§ **ACTIVITY**: Starting at the line that contains "New Zealand, site EFH_HCAMA04, 2020-02-25", restate every line word for word through the end of the entries.

--- START ---

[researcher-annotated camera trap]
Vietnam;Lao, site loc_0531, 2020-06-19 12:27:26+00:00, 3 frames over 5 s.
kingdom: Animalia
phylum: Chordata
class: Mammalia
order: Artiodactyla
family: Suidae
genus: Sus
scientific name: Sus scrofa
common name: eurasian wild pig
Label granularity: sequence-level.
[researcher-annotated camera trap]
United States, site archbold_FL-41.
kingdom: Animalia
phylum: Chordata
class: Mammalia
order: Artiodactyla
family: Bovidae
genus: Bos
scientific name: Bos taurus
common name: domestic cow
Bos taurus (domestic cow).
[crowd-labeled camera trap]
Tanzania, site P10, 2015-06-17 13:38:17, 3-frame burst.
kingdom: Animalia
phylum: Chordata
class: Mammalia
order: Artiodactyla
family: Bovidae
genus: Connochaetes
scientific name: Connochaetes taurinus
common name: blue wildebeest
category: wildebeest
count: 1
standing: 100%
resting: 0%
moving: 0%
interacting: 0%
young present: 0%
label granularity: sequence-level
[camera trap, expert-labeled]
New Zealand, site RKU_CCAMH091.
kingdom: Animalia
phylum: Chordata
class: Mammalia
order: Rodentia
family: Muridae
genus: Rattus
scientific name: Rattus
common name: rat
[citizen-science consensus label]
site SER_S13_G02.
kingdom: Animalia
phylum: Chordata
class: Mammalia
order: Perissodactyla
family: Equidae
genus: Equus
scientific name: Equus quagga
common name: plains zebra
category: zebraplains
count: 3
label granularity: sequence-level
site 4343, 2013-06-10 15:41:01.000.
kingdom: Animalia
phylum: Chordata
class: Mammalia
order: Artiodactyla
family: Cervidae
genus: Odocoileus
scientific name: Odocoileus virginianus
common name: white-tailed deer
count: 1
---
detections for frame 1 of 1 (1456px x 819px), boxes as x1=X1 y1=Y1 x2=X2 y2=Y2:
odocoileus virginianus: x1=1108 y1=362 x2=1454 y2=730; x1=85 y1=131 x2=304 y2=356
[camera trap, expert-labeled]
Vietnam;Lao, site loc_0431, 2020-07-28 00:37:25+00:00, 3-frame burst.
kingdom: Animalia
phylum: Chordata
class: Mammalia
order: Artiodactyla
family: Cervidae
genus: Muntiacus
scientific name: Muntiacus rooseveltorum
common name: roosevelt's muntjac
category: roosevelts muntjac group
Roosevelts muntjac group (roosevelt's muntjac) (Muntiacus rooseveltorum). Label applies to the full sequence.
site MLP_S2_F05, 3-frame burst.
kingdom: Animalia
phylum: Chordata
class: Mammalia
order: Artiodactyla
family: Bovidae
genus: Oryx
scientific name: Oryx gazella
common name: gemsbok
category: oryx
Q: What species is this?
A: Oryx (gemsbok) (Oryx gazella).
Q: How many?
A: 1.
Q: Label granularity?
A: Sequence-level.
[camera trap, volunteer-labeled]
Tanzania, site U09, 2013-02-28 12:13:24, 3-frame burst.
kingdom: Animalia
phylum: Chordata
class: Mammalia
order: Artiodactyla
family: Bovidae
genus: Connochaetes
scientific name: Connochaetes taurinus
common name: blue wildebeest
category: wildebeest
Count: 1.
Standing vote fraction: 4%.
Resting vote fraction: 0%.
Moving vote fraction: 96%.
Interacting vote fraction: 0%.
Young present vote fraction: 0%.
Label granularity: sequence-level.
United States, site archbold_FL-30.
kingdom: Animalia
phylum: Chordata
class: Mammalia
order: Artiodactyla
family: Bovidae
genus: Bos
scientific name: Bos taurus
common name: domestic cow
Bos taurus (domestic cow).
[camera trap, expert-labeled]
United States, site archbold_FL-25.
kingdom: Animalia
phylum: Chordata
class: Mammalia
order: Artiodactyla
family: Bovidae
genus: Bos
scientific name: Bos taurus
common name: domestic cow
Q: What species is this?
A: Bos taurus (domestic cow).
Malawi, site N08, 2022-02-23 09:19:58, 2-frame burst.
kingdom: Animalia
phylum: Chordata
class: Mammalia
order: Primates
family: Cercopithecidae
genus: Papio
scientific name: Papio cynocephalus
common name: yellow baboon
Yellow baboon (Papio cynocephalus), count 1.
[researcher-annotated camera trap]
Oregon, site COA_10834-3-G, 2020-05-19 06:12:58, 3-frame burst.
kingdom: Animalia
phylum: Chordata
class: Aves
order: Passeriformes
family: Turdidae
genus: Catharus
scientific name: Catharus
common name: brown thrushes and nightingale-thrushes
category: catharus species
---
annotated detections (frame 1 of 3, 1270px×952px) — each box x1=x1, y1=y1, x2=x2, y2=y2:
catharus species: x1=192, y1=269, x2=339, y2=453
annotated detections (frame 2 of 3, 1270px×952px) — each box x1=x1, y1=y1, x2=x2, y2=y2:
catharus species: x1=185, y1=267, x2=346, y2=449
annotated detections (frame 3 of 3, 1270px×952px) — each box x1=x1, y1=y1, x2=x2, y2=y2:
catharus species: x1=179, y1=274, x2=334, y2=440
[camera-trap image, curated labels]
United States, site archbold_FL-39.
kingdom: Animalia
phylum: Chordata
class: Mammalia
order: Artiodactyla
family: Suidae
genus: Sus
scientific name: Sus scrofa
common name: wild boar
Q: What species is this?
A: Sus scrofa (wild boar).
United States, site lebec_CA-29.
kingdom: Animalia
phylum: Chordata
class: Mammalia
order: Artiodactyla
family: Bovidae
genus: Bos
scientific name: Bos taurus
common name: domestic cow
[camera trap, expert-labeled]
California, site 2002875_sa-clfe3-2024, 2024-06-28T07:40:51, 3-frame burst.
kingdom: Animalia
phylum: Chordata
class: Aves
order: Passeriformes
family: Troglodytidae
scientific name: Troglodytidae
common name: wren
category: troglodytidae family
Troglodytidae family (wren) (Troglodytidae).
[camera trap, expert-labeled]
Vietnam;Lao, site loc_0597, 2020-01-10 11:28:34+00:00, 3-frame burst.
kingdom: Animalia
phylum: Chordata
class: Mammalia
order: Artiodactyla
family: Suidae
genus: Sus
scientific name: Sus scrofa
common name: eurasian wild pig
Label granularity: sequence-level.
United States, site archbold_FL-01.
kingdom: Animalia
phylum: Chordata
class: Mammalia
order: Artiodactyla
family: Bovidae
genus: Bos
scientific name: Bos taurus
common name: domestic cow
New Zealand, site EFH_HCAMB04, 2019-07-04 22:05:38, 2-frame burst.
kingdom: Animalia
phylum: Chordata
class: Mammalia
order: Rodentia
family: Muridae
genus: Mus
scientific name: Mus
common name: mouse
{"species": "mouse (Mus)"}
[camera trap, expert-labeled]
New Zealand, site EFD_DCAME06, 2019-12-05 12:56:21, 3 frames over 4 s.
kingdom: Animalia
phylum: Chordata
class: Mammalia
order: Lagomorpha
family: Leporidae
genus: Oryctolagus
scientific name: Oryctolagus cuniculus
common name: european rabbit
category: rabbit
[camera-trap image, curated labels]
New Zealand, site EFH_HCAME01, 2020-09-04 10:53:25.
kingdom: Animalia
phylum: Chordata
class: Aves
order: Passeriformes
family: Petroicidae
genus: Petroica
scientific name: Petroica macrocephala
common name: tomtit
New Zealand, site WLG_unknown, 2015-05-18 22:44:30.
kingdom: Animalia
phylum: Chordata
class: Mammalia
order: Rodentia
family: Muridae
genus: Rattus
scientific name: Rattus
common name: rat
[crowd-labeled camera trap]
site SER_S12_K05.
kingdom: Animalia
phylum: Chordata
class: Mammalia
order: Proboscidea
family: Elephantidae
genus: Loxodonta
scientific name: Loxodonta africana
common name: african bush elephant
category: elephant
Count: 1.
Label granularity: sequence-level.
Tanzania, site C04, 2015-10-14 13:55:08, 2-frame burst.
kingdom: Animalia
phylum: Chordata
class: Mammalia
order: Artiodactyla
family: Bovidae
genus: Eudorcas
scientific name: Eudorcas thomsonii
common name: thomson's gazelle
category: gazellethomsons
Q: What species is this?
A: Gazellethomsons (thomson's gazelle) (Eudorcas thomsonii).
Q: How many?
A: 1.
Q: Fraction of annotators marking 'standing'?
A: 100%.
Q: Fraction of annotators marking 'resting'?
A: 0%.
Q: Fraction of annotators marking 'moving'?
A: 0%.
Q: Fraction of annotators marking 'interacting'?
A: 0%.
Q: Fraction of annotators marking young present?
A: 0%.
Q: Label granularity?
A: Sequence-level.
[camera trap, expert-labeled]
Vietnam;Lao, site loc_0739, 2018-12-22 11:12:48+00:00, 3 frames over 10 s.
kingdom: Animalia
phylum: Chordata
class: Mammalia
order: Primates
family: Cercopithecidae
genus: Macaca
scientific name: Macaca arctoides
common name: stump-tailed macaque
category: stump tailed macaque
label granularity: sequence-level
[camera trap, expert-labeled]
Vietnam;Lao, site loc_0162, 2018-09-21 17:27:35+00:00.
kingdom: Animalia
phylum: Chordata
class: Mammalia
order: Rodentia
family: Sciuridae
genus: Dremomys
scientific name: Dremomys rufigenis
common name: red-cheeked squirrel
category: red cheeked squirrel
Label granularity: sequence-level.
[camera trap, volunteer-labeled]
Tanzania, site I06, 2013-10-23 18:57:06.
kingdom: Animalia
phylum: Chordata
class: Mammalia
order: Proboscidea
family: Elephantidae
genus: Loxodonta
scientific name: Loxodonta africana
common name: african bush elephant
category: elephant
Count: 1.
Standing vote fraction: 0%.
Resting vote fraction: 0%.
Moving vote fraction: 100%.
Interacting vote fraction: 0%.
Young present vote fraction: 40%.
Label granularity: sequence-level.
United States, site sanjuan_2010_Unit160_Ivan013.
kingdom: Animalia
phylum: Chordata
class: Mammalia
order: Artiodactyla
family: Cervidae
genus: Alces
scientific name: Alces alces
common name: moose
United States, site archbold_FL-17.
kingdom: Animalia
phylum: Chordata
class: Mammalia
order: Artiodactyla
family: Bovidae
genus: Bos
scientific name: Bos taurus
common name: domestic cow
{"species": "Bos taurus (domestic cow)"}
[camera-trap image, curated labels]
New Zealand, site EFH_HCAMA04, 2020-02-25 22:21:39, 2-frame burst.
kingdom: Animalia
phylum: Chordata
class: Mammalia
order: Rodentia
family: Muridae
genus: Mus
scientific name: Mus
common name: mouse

--- END ---

§ **TASK RESPONSE**:
New Zealand, site EFH_HCAMA04, 2020-02-25 22:21:39, 2-frame burst.
kingdom: Animalia
phylum: Chordata
class: Mammalia
order: Rodentia
family: Muridae
genus: Mus
scientific name: Mus
common name: mouse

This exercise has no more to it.